(Excerpts from a spatial reasoning dataset)
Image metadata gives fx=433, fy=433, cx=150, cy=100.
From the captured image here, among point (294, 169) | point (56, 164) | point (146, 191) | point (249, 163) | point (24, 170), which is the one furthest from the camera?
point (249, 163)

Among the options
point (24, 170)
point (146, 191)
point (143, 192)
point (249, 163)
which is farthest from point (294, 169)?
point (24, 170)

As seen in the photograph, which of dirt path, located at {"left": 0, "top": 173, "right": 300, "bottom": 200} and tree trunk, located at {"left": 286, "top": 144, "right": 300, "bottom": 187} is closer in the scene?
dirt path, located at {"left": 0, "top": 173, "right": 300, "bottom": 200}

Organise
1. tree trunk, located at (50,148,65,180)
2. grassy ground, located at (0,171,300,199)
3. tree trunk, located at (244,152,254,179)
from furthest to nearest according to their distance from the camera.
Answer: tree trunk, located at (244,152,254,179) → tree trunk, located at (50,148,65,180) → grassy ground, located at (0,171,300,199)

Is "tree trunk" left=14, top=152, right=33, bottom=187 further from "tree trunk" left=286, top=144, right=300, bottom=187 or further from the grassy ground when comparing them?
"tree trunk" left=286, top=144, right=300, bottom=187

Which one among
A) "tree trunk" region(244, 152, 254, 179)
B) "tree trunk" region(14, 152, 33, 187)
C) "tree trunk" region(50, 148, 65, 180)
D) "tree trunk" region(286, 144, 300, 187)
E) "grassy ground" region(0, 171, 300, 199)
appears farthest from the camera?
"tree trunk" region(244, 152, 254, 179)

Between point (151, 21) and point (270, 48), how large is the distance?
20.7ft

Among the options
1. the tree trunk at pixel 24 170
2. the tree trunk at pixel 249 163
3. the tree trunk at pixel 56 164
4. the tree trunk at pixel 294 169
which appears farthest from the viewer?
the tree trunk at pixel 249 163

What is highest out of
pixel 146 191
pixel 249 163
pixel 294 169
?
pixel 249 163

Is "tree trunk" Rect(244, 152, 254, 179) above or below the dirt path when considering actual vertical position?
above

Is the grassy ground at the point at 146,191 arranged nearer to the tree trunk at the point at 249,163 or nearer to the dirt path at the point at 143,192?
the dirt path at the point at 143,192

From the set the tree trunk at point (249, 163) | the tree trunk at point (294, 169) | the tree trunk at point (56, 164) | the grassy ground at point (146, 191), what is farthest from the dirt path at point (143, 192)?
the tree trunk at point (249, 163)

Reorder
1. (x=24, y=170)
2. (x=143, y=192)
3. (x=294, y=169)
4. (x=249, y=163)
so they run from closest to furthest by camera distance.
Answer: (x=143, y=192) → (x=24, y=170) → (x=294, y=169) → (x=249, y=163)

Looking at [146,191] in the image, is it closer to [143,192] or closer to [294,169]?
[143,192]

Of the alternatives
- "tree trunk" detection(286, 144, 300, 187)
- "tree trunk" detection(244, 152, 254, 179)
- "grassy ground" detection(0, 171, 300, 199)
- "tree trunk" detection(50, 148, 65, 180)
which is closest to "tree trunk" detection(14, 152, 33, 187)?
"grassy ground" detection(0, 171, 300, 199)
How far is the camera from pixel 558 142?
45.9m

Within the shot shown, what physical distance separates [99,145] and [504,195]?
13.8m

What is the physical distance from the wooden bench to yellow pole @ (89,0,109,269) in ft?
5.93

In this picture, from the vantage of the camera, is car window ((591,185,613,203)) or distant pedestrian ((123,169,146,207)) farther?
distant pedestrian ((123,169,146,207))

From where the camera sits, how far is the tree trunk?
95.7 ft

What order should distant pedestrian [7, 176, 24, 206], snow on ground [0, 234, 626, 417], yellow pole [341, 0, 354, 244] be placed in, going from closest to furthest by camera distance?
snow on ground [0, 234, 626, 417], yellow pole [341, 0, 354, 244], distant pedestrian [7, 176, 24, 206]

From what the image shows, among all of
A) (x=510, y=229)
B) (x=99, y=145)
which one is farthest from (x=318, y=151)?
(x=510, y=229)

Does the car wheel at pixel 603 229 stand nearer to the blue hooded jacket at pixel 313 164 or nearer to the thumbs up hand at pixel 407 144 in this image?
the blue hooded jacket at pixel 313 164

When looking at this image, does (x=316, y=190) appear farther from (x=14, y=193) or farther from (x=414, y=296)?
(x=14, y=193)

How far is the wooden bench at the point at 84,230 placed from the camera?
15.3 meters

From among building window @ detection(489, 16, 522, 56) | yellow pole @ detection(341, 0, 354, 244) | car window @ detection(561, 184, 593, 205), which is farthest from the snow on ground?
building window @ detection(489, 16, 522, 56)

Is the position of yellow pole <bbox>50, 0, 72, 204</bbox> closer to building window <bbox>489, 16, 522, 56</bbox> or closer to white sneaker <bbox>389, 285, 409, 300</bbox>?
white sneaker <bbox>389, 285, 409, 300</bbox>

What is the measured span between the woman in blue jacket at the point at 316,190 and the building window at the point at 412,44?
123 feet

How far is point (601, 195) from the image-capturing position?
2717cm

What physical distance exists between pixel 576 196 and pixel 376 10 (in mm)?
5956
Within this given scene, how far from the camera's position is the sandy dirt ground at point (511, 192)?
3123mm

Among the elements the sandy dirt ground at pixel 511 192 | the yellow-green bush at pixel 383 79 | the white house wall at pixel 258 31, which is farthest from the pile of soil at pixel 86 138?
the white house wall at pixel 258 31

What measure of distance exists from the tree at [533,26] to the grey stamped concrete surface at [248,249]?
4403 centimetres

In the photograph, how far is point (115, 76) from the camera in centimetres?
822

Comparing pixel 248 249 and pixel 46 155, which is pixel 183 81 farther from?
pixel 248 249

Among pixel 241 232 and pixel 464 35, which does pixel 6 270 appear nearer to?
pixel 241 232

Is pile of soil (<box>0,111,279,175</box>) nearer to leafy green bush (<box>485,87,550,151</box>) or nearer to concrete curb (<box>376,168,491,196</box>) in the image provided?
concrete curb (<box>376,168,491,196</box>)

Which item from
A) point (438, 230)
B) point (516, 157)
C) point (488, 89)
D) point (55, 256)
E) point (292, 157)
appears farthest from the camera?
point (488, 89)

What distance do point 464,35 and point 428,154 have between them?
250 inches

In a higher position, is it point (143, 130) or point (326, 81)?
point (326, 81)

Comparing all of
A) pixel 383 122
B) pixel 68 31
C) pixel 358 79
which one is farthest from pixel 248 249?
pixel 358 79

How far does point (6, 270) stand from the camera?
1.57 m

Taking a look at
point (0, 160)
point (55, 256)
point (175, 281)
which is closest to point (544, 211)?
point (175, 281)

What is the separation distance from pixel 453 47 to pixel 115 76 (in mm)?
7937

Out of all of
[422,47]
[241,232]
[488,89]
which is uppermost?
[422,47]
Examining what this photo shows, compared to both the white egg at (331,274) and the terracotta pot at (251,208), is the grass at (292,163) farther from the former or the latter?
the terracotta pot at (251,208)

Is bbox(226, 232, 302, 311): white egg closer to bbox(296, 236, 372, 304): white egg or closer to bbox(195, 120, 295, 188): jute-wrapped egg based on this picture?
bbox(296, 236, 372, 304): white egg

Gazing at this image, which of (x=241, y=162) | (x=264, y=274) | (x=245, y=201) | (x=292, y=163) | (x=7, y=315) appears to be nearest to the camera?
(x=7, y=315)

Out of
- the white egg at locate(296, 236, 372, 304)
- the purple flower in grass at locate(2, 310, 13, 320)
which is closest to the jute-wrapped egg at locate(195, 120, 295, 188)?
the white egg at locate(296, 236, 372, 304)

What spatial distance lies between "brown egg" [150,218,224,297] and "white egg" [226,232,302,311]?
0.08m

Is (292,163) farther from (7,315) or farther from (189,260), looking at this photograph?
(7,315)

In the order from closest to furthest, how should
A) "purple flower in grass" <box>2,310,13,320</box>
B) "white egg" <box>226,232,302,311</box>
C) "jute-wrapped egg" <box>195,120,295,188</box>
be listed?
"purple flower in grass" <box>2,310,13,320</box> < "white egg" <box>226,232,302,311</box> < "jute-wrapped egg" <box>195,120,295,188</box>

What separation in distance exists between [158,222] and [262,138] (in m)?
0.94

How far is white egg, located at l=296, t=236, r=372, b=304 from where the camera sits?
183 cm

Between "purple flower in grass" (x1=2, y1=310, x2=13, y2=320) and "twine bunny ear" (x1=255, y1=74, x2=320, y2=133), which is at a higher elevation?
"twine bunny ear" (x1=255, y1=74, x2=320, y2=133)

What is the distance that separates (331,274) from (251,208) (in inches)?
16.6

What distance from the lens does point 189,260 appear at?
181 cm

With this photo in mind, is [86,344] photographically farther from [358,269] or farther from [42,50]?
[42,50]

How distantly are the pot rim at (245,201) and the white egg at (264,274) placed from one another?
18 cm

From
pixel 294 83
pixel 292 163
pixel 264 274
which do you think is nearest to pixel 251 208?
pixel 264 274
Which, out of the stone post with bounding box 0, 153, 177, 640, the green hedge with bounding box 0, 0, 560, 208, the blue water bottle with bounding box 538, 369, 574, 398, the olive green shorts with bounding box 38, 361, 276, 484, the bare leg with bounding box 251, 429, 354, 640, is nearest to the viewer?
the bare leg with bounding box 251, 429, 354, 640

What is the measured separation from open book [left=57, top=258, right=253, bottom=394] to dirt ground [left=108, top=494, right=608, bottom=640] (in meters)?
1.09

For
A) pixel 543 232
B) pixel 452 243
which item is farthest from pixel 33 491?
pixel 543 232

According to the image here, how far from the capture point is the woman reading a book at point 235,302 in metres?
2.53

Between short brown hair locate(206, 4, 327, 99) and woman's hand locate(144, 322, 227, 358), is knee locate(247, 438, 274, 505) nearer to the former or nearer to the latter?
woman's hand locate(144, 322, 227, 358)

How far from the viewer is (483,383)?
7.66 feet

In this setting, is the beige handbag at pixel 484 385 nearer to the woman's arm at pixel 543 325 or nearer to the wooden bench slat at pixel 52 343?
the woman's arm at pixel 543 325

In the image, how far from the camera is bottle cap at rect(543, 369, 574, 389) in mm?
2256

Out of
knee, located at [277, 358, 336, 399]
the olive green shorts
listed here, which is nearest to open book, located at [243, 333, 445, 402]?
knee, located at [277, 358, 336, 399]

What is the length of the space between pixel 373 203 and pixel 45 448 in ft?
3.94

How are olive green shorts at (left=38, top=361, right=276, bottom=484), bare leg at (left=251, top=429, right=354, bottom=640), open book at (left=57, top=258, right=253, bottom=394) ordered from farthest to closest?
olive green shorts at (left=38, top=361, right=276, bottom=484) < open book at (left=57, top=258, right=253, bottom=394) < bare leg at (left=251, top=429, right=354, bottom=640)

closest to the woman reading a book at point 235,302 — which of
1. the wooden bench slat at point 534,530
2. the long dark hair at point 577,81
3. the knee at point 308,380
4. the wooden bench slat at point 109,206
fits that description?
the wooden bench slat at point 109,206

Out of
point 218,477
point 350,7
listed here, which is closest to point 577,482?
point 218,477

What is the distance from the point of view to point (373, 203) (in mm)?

-- REQUIREMENTS --
Please convert the material from the line containing "What is the length" through the line containing "< bare leg at (left=251, top=429, right=354, bottom=640)", both included, into a JSON list of strings with one string per line and blank lines left out.

-- TASK RESPONSE --
[
  "What is the length of the space between pixel 373 203 and pixel 45 448 in ft?",
  "3.94",
  "How are olive green shorts at (left=38, top=361, right=276, bottom=484), bare leg at (left=251, top=429, right=354, bottom=640), open book at (left=57, top=258, right=253, bottom=394) ordered from farthest to closest?",
  "olive green shorts at (left=38, top=361, right=276, bottom=484) < open book at (left=57, top=258, right=253, bottom=394) < bare leg at (left=251, top=429, right=354, bottom=640)"
]